She’s a 1974 Hunter sailboat, and I own all 27 ft of her! I never expected my tiny home dreams to manifest themselves out on the water, but here I am and I couldn’t be happier.

It took an open mind and a heck of a lot of vision when deciding to purchase this boat. After a successful survey, I knew the bones were fantastic….the inside not so much. It  needed a complete restoration of the interior and I’ve been working tirelessly every weekend for the past three months to get her livable. I think anyone in their right mind would have been nervous had I shown them the before pictures and said it was going to be their new home. With less than 100 square feet of living space, I had to get creative with renovations and storage space. I’ll be doing a separate blog post detailing the restoration, including the updated pictures, so stay tuned for that!

For now, I’m so excited to be out on the water, having taken a step towards my dream of minimalizing my life.

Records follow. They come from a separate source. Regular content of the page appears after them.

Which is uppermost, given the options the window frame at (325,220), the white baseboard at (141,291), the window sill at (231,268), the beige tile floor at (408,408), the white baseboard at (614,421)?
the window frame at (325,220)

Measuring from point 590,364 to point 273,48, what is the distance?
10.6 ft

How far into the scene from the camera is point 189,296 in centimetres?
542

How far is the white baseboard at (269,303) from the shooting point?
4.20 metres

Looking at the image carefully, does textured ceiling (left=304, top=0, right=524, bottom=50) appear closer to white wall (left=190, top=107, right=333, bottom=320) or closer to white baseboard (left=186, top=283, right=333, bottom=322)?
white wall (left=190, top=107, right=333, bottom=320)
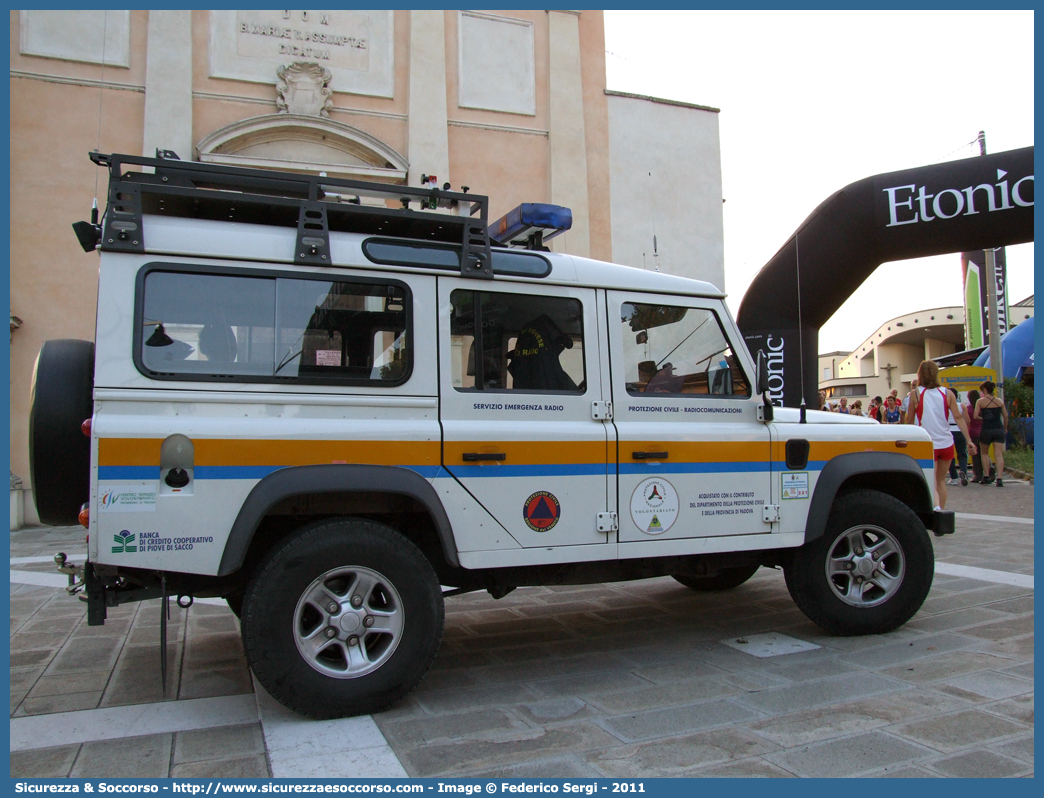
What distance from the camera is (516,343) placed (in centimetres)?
400

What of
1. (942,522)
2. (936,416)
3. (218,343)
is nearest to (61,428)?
(218,343)

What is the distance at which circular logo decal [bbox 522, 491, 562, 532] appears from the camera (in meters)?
3.84

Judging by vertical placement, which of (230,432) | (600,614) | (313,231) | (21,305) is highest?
(21,305)

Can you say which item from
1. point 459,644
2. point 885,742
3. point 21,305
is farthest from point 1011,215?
point 21,305

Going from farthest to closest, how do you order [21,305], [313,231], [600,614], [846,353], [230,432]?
[846,353]
[21,305]
[600,614]
[313,231]
[230,432]

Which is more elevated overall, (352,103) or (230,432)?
(352,103)

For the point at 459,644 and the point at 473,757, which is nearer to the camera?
the point at 473,757

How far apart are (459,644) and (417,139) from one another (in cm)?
1006

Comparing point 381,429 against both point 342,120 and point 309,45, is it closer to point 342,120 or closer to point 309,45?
point 342,120

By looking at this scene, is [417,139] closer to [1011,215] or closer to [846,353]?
[1011,215]

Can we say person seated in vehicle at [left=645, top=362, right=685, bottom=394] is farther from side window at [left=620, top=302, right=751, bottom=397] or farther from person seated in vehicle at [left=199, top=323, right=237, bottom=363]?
person seated in vehicle at [left=199, top=323, right=237, bottom=363]

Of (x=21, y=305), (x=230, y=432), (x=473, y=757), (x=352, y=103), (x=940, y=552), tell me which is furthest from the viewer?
(x=352, y=103)

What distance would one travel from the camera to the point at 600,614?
5.50m

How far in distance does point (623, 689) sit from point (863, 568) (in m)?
1.85
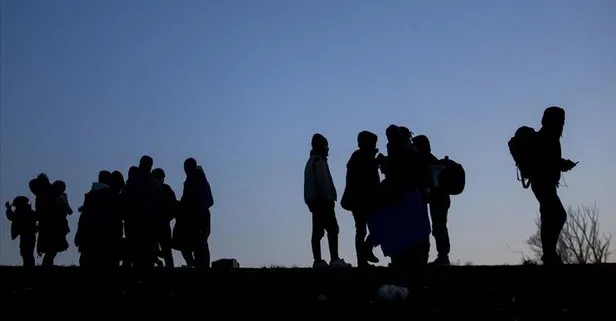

It’s time to focus more energy on travel, adventure and genuine friendship. Let’s declutter our lives and make more room for each other!


2 thoughts on “Tiny Sailboat, Big Dreams: Buying A Boat For the First Time”

  1. You’re doing it girl! I envy you! It’s also been my dream since I met you at USF. What am I waiting for? I mean how complicated was it really? Haha. Thank you for sharing!